Der Fahrradclub begrüßt die neuen nächtlichen Tempolimits, die im kürzlich von der Behörde für Umwelt, Klima, Energie und Agrarwirtschaft (BUKEA) vorgelegten Entwurf für den Lärmaktionsplan enthalten sind, fordert aber Tempo 30 auch tagsüber und stadtweit.
„Der vorgelegte Lärmaktionsplan ist ein Fortschritt gegenüber dem bisherigen“, sagt Tom Jakobi vom Allgemeinen Deutschen Fahrrad-Club (ADFC). Ab Mitte 2022 darf in Hamburg auf 20 neuen Abschnitten von stark belasteten Straßen in der Zeit von 22 bis 6 Uhr nicht schneller als 30 km/h gefahren werden, ab 2024 zusätzlich auf weiteren 65 Straßenabschnitten.
„Auch mit diesen neuen nächtlichen Tempo-30-Strecken wird Hamburg sein massives, flächendeckendes Lärmproblem aber nicht in den Griff bekommen“, so Jakobi. „Die vielen, aber meist auch nur sehr kurzen nächtlichen Tempo-30-Strecken, die jetzt kommen sollen, sind ein Tropfen auf den heißen Stein – mit einem solchen Klein-Klein wird die Stadt die gesetzlichen Lärm- und Klimaschutzvorgaben nicht einhalten können.“
Der neue Lärmaktionsplan klammert viele Straßen aus, die nachts überlaut sind. Tagsüber sind keinerlei Temporeduzierungen vorgesehen. Laut Bundesverwaltungsgericht (BVerwG, Urteil vom 04.06.1986) sind die Behörden aber dazu verpflichtet, bei Lärmwerten von mehr als 60 dB(A) in der Nacht bzw. 70 dB(A) Abhilfe zu schaffen. Die Lärmkarten der Stadt Hamburg zeigen, dass diese Lärmwerte auf fast allen Hauptstraßen überschritten werden – und zwar auf der ganzen Länge Tag und Nacht!
Forderungen
Der Fahrradclub fordert daher die flächendeckende Einführung von Tempo 30 in ganz Hamburg. „Eine solche einmalige Maßnahme hätte außerdem den Vorteil, dass Busfahrpläne und Ampelschaltungen nur einmal angepasst werden müssten“, sagt Jakobi. Das stadtweite Vorgehen wäre wesentlich einfacher umzusetzen, transparenter für die Verkehrsteilnehmer*innen und unterbindet laute Beschleunigungsvorgänge von Autofahrer*innen am Ende von Tempo-30-Abschnitten. „Hamburg sollte dem Beispiel Freiburgs folgen und zur Modellkommune für flächendeckendes Tempo 30 werden“.

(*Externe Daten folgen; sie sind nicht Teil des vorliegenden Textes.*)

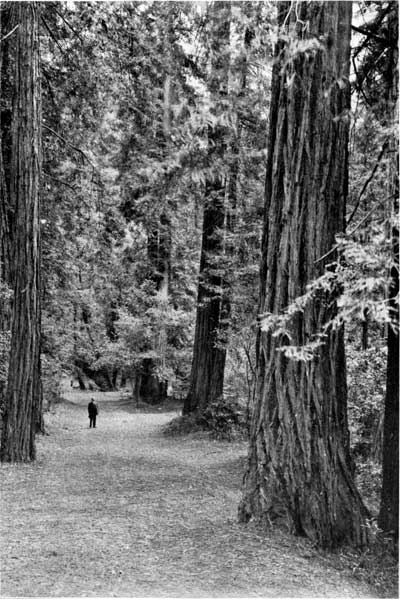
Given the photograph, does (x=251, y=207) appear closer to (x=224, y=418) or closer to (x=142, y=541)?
(x=224, y=418)

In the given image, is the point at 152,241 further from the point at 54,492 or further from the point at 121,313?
the point at 54,492

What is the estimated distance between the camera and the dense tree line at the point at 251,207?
15.6 feet

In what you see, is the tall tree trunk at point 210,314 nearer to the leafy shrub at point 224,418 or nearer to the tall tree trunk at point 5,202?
Result: the leafy shrub at point 224,418

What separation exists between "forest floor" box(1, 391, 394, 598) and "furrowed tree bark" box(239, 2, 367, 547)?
451 millimetres

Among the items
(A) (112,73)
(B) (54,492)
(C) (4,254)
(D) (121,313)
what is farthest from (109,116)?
(B) (54,492)

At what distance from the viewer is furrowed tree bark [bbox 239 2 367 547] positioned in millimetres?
5020

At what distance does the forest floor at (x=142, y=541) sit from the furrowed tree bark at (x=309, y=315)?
451mm

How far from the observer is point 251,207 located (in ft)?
35.7

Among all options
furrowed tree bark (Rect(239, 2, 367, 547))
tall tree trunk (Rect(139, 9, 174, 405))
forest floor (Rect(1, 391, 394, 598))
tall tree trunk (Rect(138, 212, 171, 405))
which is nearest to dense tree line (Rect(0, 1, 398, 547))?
furrowed tree bark (Rect(239, 2, 367, 547))

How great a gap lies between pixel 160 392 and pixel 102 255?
9724 mm

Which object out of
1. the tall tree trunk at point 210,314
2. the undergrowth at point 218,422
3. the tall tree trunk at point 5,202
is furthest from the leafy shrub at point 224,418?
the tall tree trunk at point 5,202

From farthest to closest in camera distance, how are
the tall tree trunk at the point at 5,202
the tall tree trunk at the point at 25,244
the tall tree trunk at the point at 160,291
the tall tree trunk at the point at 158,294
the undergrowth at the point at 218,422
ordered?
1. the tall tree trunk at the point at 158,294
2. the tall tree trunk at the point at 160,291
3. the undergrowth at the point at 218,422
4. the tall tree trunk at the point at 5,202
5. the tall tree trunk at the point at 25,244

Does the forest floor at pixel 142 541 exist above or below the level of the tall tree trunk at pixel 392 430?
below

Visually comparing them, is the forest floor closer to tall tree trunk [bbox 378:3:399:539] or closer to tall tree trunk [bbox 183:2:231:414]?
tall tree trunk [bbox 378:3:399:539]
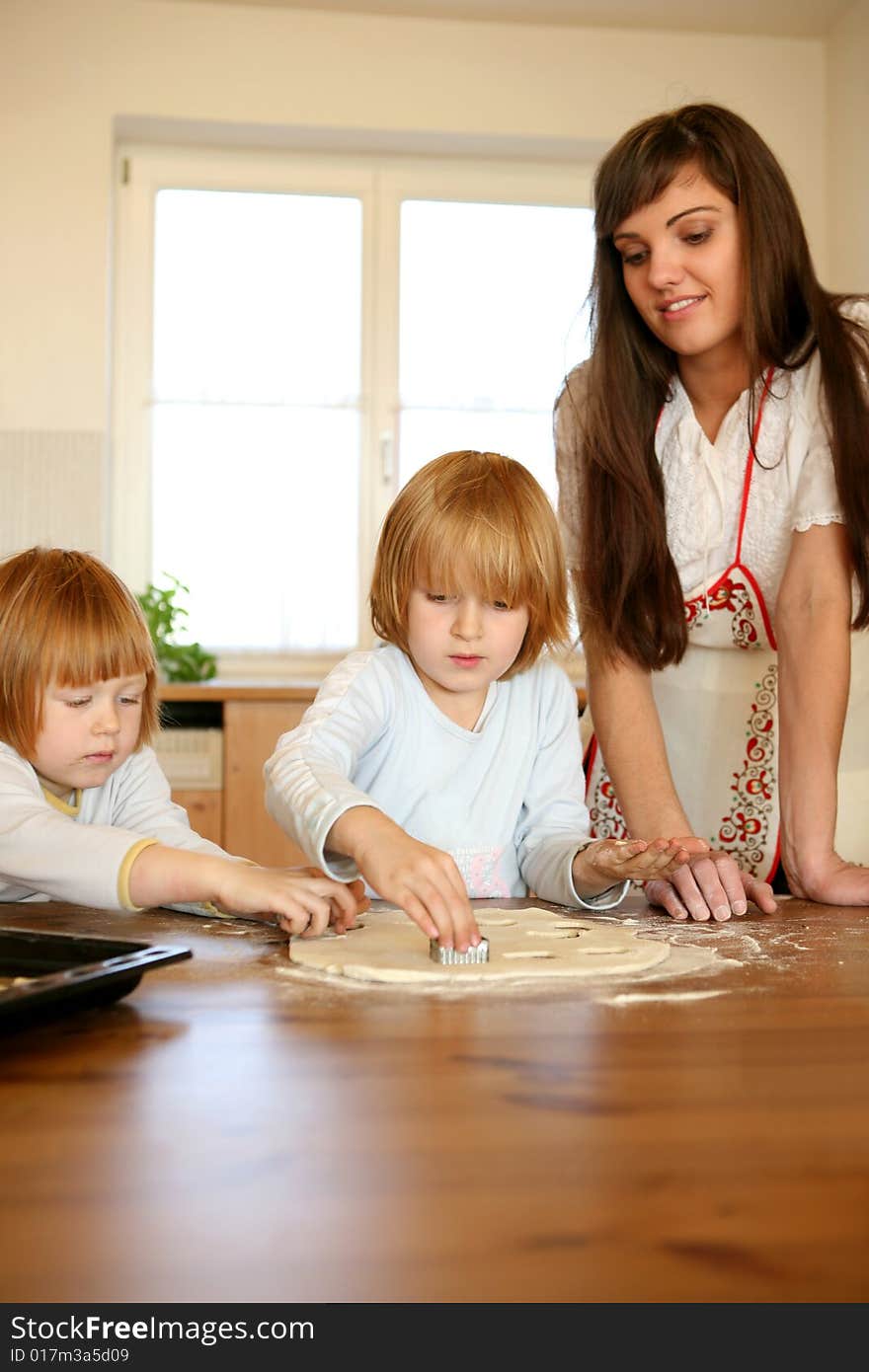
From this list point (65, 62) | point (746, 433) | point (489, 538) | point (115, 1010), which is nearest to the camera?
point (115, 1010)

„Gleichzeitig fordern wir Senat und Behörden auf, den Lärmschutz deutlich schneller zu verbessern als bisher“, so Jakobi. „Selbst aus dem ohnehin unzureichenden Lärmaktionsplan von 2013 sind 10 von 24 einst geplanten Temporeduktionen auch nach acht Jahre immer noch nicht realisiert worden“. Diese zögerliche Umsetzung von Lärmschutzmaßnahmen, aber auch die Weigerung der Innenbehörde, die rechtlichen Möglichkeiten für die Einführung von Tempo 30 auszuschöpfen, gehe tagtäglich auf Kosten der Gesundheit vieler tausender Menschen in Hamburg.
Jakobi: „Wir rufen vor allem die Bürger*innen auf, die an Hauptstraßen leben, die Planungen zum Lärmschutz in ihrer Straße zu prüfen und vom Senat Lärmschutzmaßnahmen einzufordern“. Das Online-Beteiligungsverfahren zum neuen Lärmaktionsplan läuft noch bis zum 25. Juni 2021.

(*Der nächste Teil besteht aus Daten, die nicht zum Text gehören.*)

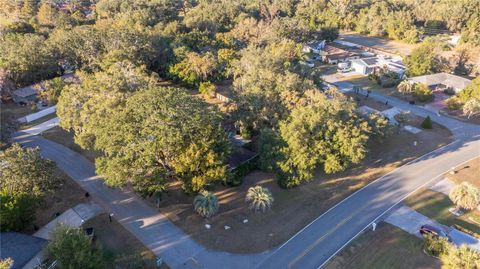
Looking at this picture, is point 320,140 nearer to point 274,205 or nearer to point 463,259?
point 274,205

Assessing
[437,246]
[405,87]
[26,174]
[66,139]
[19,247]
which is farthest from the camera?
[405,87]

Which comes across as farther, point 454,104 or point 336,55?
point 336,55

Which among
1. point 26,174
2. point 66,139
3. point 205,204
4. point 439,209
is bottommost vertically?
point 439,209

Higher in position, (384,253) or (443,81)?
(443,81)

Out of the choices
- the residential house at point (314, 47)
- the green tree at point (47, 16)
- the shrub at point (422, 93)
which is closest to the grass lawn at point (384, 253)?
the shrub at point (422, 93)

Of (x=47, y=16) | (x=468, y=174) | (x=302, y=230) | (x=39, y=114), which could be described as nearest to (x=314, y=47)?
(x=468, y=174)

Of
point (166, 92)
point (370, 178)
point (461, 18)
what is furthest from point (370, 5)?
point (166, 92)

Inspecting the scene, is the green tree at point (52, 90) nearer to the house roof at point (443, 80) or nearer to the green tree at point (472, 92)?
the house roof at point (443, 80)

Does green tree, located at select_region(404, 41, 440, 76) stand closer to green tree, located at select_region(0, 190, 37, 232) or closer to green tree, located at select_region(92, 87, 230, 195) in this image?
green tree, located at select_region(92, 87, 230, 195)
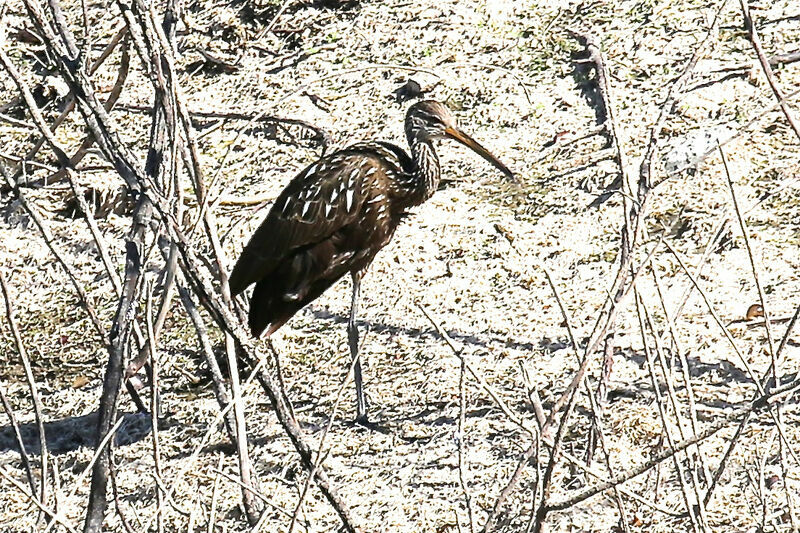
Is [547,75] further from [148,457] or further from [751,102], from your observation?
[148,457]

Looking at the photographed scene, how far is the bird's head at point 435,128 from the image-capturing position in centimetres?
534

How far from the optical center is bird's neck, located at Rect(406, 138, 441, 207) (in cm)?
517

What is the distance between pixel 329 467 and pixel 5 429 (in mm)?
1224

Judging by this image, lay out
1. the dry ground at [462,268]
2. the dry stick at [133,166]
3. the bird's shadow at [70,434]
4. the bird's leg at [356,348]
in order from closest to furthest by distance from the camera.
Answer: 1. the dry stick at [133,166]
2. the dry ground at [462,268]
3. the bird's leg at [356,348]
4. the bird's shadow at [70,434]

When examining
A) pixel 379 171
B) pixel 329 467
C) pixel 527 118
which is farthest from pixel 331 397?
pixel 527 118

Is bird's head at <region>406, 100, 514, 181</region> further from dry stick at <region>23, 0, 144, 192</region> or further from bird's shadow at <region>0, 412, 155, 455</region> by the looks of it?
dry stick at <region>23, 0, 144, 192</region>

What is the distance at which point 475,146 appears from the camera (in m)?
5.38

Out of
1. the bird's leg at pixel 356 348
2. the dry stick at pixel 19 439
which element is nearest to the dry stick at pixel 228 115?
the bird's leg at pixel 356 348

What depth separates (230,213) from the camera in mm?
5805

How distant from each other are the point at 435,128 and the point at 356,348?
1.11 m

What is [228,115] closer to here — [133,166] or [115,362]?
[115,362]

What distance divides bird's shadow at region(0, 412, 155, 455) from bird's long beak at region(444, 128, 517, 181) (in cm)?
168

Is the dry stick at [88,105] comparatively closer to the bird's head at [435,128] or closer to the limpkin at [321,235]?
the limpkin at [321,235]

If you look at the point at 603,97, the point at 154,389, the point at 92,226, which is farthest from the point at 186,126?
the point at 603,97
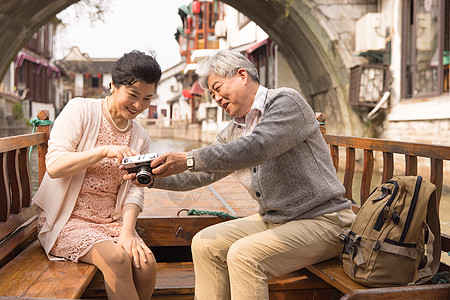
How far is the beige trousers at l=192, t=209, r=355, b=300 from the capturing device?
2.17 metres

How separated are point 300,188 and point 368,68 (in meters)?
7.71

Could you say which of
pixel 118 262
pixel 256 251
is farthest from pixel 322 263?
pixel 118 262

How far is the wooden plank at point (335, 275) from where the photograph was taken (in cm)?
209

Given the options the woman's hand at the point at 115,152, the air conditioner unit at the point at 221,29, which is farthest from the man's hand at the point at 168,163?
the air conditioner unit at the point at 221,29

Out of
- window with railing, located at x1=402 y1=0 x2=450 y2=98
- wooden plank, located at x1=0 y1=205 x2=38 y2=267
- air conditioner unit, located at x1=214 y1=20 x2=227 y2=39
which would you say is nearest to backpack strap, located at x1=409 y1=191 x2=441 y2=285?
→ wooden plank, located at x1=0 y1=205 x2=38 y2=267

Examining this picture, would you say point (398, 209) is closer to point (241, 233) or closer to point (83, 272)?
point (241, 233)

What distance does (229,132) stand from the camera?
2643mm

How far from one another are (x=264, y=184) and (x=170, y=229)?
101 cm

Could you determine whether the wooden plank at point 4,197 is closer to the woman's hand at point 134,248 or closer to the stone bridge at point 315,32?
the woman's hand at point 134,248

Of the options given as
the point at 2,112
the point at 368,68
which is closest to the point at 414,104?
the point at 368,68

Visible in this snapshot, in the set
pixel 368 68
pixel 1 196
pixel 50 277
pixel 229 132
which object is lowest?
pixel 50 277

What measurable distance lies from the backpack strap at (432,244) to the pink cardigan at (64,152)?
1.39 metres

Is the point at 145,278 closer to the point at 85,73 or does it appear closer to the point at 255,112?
the point at 255,112

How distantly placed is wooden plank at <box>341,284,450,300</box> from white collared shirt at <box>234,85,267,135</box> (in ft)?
3.06
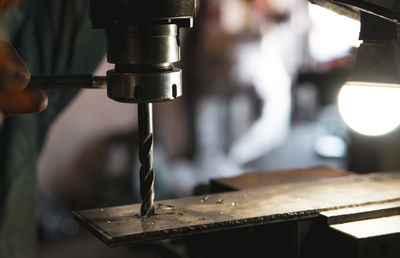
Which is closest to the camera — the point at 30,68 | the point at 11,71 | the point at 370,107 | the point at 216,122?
the point at 11,71

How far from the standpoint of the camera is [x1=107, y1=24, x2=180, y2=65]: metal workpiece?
77cm

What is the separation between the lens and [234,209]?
3.01 ft

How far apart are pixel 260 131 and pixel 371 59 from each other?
516cm

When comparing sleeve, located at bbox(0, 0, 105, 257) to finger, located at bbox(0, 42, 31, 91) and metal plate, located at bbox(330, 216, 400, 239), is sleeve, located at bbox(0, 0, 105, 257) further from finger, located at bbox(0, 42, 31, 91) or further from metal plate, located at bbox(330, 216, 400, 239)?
metal plate, located at bbox(330, 216, 400, 239)

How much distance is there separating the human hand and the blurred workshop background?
9.05 feet

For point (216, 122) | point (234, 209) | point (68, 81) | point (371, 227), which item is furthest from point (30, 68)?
point (216, 122)

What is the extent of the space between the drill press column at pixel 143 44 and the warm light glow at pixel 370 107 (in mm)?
330

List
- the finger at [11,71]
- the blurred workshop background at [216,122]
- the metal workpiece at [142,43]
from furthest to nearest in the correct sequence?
the blurred workshop background at [216,122] < the metal workpiece at [142,43] < the finger at [11,71]

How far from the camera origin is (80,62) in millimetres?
1438

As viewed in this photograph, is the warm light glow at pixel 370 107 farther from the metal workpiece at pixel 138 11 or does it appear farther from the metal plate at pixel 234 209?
the metal workpiece at pixel 138 11

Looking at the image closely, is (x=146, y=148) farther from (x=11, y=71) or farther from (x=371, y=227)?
(x=371, y=227)

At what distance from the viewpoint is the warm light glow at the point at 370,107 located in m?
0.95

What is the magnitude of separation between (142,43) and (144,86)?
6 centimetres

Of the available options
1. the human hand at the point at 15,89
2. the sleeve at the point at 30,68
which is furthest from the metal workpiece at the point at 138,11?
the sleeve at the point at 30,68
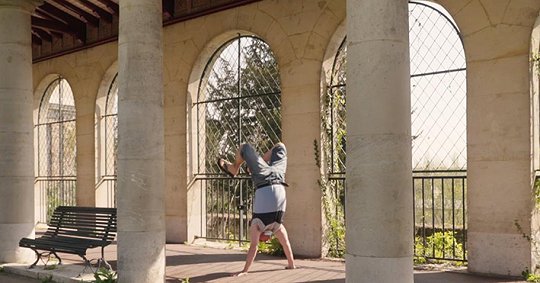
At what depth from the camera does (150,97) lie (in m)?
5.92

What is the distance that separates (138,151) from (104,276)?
1.53 m

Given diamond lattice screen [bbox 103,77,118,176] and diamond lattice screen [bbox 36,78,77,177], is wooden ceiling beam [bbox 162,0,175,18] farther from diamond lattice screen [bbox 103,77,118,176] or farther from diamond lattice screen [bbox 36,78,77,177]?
diamond lattice screen [bbox 36,78,77,177]

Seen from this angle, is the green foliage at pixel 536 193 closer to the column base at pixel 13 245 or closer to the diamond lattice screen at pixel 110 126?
the column base at pixel 13 245

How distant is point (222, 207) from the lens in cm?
1084

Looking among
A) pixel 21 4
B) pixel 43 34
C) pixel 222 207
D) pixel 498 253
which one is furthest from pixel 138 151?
pixel 43 34

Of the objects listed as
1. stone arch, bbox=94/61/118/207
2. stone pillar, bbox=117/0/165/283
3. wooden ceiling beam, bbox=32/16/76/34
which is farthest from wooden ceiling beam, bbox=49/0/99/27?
stone pillar, bbox=117/0/165/283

Das Online-Tool des Fahrradclubs, das bei der Antragstellung auf verkehrsbeschränkende Maßnahmen wie Tempo 30 hilft, haben bereits 1136 Menschen genutzt.
Tempo 30 als Regelgeschwindigkeit
Der ADFC ist Teil des Bündnisses „Pro Tempolimit!“ und fordert Tempo 30 als Regelgeschwindigkeit innerorts, so wie Spanien es kürzlich landesweit und Frankreich im letzten Jahr für mehr als 200 Städte eingeführt haben. Tempo 30 schützt nicht nur vor Lärm und Abgasen, sondern auch vor schweren Unfällen. In Frankreich sind in den Städten, die Tempo 30 innerorts eingeführt haben, die schweren und tödlichen Unfälle um 70 Prozent zurückgegangen. Auch die Weltgesundheitsorganisation WHO empfiehlt flächendeckend Tempo 30 innerorts.